----- Task input
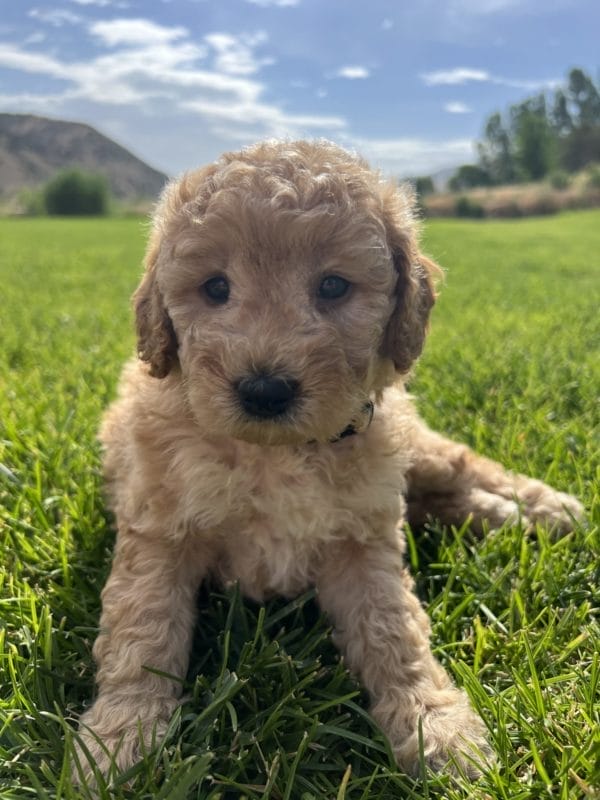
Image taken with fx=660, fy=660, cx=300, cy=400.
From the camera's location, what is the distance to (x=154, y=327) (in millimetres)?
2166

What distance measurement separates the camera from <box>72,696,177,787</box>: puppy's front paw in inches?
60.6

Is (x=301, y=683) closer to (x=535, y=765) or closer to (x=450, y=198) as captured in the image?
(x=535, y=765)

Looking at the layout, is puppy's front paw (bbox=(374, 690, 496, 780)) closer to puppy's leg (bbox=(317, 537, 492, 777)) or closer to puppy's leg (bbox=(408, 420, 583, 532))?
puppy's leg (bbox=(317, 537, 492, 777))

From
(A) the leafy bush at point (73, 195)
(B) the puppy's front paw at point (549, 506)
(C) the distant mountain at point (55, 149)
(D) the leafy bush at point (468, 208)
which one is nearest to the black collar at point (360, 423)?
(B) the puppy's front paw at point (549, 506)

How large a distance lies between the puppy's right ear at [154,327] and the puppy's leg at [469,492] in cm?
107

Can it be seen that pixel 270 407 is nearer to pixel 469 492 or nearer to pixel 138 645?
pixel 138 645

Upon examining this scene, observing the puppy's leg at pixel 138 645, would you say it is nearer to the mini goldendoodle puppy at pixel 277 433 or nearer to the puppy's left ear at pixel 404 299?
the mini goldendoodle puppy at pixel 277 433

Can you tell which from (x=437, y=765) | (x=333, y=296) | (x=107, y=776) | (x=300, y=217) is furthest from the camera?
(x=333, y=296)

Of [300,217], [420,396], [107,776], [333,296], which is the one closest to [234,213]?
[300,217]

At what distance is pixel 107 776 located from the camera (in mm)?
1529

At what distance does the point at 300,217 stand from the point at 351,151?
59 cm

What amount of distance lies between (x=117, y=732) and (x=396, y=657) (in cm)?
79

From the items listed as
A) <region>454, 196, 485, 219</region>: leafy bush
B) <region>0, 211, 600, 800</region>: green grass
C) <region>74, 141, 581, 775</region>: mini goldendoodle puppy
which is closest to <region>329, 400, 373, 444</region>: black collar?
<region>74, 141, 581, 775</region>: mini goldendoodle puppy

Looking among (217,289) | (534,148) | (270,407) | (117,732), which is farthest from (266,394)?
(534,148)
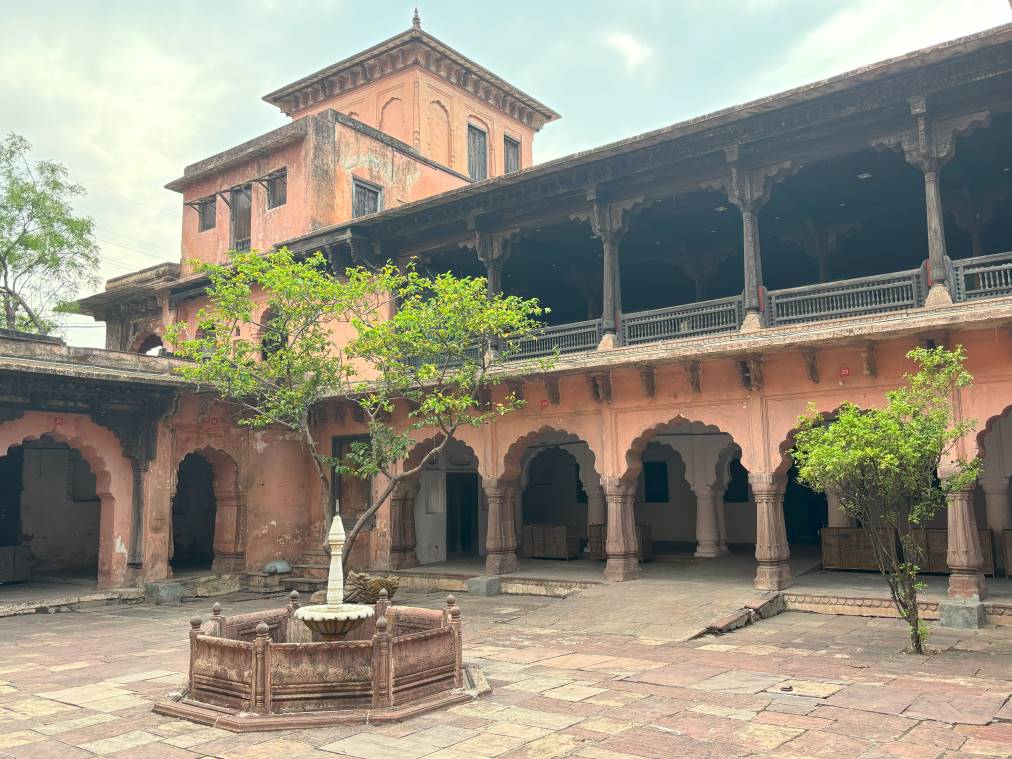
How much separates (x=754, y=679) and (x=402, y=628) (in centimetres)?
----------
----- Task input
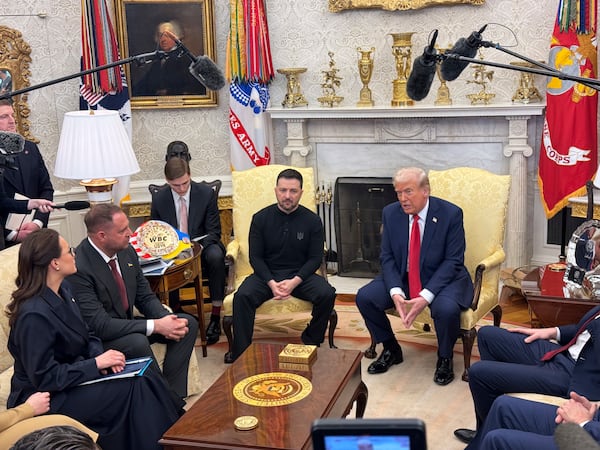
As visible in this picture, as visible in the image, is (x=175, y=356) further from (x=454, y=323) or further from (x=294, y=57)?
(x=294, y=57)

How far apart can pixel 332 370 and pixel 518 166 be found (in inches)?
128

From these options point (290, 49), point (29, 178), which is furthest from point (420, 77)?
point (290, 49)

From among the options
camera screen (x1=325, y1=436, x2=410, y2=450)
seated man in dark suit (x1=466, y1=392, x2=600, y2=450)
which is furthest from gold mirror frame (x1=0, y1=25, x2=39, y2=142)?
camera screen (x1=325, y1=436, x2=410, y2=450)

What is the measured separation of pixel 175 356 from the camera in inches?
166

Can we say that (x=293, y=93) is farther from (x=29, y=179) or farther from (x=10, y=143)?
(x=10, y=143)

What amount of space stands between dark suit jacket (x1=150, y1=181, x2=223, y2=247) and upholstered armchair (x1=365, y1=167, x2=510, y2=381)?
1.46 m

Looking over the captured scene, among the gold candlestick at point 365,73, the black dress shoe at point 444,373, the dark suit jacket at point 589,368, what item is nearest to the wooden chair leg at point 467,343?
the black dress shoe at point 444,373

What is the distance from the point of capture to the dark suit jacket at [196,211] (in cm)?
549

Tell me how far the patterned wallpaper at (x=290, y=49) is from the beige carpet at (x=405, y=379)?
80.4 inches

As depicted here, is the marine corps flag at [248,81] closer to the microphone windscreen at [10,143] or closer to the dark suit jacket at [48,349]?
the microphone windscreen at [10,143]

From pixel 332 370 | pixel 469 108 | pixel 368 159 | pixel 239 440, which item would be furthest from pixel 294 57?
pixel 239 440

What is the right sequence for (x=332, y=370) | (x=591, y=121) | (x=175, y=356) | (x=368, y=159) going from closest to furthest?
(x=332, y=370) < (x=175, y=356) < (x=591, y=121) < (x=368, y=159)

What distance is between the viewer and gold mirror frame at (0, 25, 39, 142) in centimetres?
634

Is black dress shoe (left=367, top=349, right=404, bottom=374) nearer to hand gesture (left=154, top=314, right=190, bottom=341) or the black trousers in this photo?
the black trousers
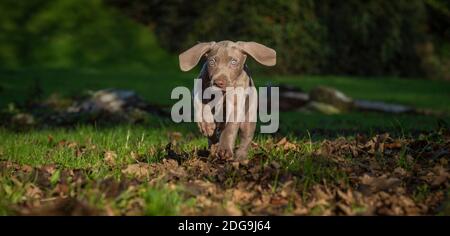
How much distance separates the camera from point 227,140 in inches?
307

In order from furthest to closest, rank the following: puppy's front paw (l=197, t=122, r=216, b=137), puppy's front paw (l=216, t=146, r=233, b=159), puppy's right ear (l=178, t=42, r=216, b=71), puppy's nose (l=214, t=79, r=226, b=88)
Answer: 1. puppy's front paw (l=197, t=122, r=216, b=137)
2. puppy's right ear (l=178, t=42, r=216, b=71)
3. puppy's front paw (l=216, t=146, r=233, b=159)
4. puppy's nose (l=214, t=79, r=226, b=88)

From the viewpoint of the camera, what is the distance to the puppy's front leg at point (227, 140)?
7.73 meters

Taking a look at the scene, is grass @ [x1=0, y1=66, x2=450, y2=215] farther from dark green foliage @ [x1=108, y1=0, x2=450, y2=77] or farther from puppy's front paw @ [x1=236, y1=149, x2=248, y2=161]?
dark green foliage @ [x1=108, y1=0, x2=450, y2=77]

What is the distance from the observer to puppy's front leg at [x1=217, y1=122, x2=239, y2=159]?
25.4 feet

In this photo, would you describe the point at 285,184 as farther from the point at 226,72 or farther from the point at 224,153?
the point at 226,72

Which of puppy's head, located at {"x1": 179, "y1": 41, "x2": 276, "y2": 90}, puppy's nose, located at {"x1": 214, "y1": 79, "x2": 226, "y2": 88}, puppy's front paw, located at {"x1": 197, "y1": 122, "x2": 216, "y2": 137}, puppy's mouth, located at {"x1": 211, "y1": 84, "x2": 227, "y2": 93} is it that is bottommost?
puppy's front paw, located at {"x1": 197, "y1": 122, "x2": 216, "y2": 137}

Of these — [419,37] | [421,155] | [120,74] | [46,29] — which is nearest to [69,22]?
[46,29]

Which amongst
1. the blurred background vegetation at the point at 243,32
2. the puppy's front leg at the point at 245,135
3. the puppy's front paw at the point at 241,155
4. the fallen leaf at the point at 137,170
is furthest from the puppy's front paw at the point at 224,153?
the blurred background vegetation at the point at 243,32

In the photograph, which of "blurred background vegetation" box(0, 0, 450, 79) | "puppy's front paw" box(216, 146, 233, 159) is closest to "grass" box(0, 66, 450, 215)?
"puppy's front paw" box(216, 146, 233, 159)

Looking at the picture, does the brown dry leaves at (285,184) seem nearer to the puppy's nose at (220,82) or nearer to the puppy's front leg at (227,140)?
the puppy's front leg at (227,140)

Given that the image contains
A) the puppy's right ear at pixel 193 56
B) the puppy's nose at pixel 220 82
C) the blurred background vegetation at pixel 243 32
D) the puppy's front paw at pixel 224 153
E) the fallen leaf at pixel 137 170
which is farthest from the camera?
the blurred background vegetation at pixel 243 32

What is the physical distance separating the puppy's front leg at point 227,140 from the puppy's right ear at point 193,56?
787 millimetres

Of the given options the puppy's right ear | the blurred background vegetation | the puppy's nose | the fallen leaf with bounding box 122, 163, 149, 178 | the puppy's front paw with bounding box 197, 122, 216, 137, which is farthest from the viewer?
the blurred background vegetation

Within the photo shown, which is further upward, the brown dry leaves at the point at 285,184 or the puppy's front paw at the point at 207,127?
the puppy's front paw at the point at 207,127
----------
----- Task input
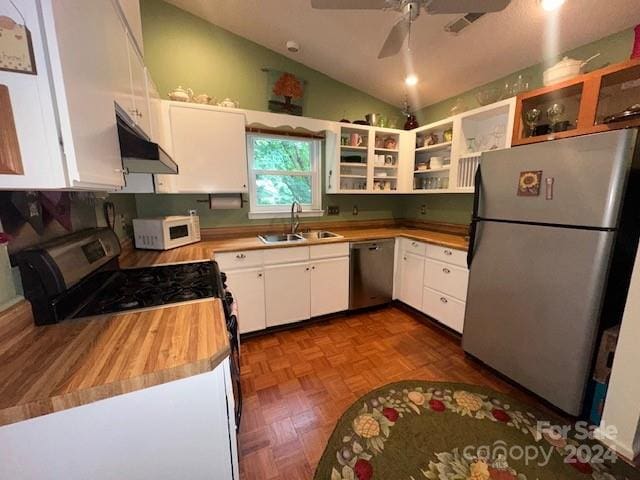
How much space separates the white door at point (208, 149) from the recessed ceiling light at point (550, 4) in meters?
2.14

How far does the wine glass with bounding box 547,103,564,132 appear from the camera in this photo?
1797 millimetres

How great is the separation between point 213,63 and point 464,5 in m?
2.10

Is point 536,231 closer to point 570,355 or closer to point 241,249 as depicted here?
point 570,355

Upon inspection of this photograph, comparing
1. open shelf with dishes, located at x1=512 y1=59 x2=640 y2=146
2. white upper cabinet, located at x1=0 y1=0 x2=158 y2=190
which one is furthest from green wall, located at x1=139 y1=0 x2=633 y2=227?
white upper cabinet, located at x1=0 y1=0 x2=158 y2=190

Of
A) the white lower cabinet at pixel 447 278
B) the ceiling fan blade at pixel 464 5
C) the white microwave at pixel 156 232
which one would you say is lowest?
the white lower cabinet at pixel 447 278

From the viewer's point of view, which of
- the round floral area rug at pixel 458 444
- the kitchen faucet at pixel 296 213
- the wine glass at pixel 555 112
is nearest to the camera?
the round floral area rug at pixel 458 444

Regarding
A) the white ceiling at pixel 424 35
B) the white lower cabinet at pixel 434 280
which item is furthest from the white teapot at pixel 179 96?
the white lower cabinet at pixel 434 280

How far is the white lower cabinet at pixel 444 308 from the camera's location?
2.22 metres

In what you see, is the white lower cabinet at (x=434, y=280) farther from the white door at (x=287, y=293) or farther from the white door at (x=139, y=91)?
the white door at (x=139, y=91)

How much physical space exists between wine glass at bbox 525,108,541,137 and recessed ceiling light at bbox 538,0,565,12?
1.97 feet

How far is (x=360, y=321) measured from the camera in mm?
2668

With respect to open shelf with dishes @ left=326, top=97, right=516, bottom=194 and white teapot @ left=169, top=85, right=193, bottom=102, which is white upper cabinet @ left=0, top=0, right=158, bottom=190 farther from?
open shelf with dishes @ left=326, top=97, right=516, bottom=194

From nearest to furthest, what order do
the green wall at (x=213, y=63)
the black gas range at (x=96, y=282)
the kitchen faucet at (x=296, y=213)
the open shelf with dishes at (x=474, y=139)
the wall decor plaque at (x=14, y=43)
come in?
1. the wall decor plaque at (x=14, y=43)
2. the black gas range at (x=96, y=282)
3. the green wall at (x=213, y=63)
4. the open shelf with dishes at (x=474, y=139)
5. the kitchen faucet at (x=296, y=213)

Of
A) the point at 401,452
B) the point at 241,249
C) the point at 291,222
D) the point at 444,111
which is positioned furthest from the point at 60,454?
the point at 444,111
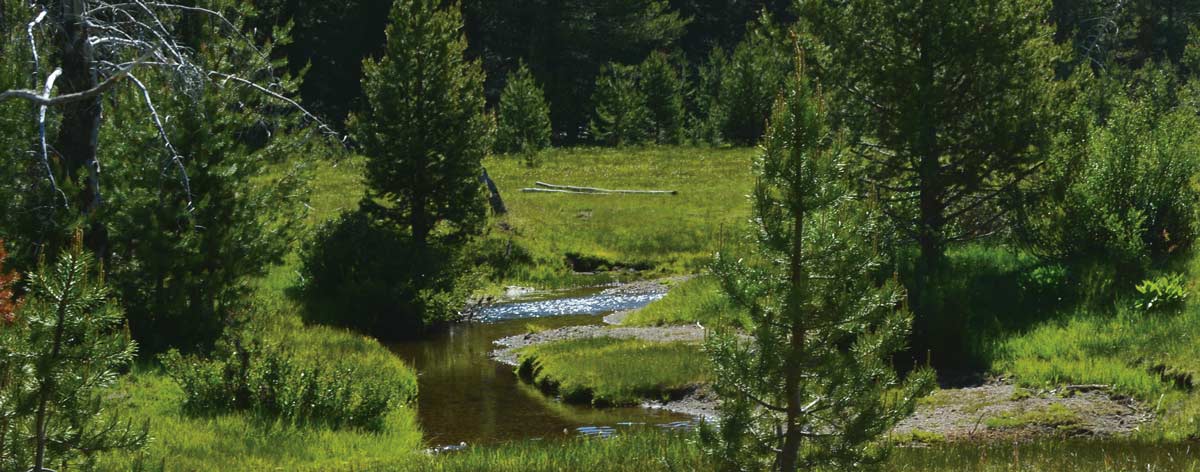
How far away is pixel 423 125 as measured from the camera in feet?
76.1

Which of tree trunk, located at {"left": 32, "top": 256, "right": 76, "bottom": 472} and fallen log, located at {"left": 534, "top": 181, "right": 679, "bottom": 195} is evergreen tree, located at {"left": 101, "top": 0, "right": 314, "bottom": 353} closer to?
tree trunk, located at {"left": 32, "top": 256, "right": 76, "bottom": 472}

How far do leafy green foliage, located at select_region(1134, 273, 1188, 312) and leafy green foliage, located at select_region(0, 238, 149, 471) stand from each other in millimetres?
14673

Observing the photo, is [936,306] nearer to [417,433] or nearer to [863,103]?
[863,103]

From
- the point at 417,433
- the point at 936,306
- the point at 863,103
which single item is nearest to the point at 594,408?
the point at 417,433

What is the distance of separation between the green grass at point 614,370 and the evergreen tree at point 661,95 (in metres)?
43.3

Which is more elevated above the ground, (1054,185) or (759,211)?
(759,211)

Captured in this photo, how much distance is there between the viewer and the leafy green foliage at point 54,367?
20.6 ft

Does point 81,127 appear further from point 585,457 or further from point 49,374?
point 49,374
----------
Job -> Pull out each line of the records above that contains the string "would", matching case exactly.

Finished exercise ->
Upon examining this scene, observing the puppy's leg at pixel 138 645, would you say it is nearer to the mini goldendoodle puppy at pixel 277 433 or nearer to the puppy's left ear at pixel 404 299?
From pixel 332 370 | pixel 469 108 | pixel 368 159 | pixel 239 440, which item would be furthest from pixel 294 57?
In this photo, would you describe the point at 285,184 as farther from the point at 226,72 or farther from the point at 224,153?
which one would you say is lowest?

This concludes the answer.